Na grande maioria dessas obras sobressaem o contexto de violência, inibindo um olhar mais atento sobre o âmago daquelas feras que também eram homens, possuidores de códigos sociais ressignificados diante das circunstancias, sentimentos e costumes sufocados pela aridez do cotidiano.

Em Lampião, o guerreiro violento e cruel, também pairava forte religiosidade e a capacidade de amar plenamente, com a mesma intensidade presente nas grandes paixões que se eternizaram através dos tempos. O sentimento avassalador que brota naturalmente, desprezando as regras sociais, o perigo e risco de vida, e que atua como um elixir estimulante.

A paixão que vence a razão é a tônica do romance entre Virgulino e Maria Déa´.

Em sua essência, é o mesmo arrebatamento que envolveu tantos outros, amantes anônimos, que abriram suas defesas ante um gesto, um olhar ou uma palavra e deixaram-se levar em um turbilhão de emoções. Relatos semelhantes são encontradas na mitologia grega, nos livros sagrados e profanos. É a força do amor e sua subjetividade, que brota até nos mais duros dos corações.

Exaltar esse idílio foi uma constante durante os anos  em que viveram juntos. Maria acompanha seu homem por livre e espontânea vontade, e ao lado dele tomba em Angicos. Os que com eles conviveram narram uma afeição genuína, uma relação de respeito mútuo, explícita em mimos e afagos. Quem podia usar o punhal preferiu a sedução, e dessa existência atribulada entre correrias e tiroteios veio ao mundo uma sobrevivente, criada por pais adotivos e batizada como Expedita Ferreira Nunes.

Lampião chamava a esposa de Santinha.
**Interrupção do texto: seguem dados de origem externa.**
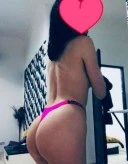 Ofer show web - imagine 1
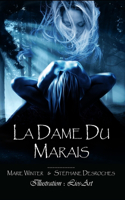 dame du marais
Já seus comandados a ela se referiam como D. Maria do Capitão, o que indica regras de conduta e forte da hierarquia dentro do grupo. A presença da mulher no bando, na posição de companheira, e não de serviçal ou escrava sexual, é, sem dúvida, um divisor de águas, entre tantas manifestações de furor, vivencias e experiencias aterradoras.
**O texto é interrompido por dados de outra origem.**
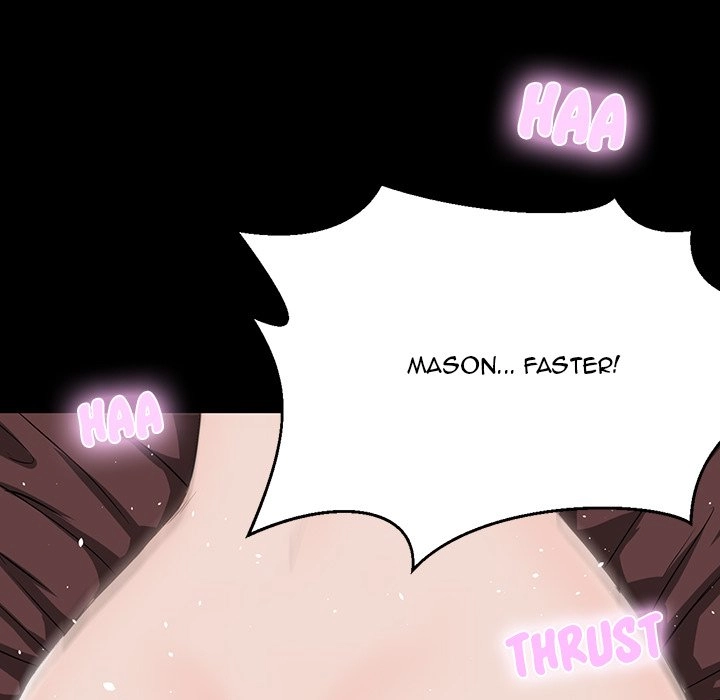 Read The Inheritance chapter 10 image 29 on Lezhin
Com a entrada de outras mulheres no bando, foram necessárias a adoção de medidas que as protegessem: durante os combates permaneciam fora da linha de tiro. No campo da estética, foi confeccionada uma veste específica para elas e os embornais receberam uma estética colorida e criativa, e ficou estabelecido o direito de privacidade entre os casais. A presença feminina também amenizou as relações dos cangaceiros com os sertanejos, quando ocorriam as  invasões em fazendas e povoados.
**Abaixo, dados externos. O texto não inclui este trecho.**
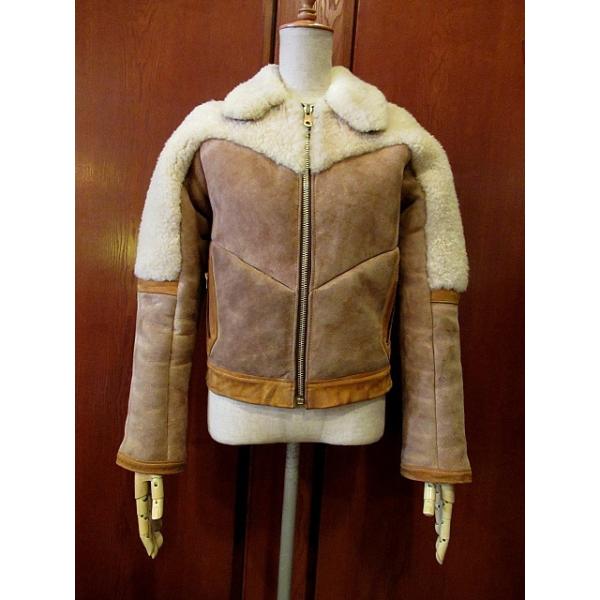 ビンテージ70's○East West Musical Instruments Co. 「Maya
 Verdades e lendas se misturaram no decorrer do tempo, alimentando o imaginário popular, através dos cordéis e da cantiga dos violeiros tanto nos centros urbanos quanto na zona rural, eternizando a figura do mito. A grota de Angico, mesmo com seu ar funesto e arrepiante, virou ponto turístico, e bonecos de barro que personificam o famoso casal são vendidos aos montes por todo o Brasil.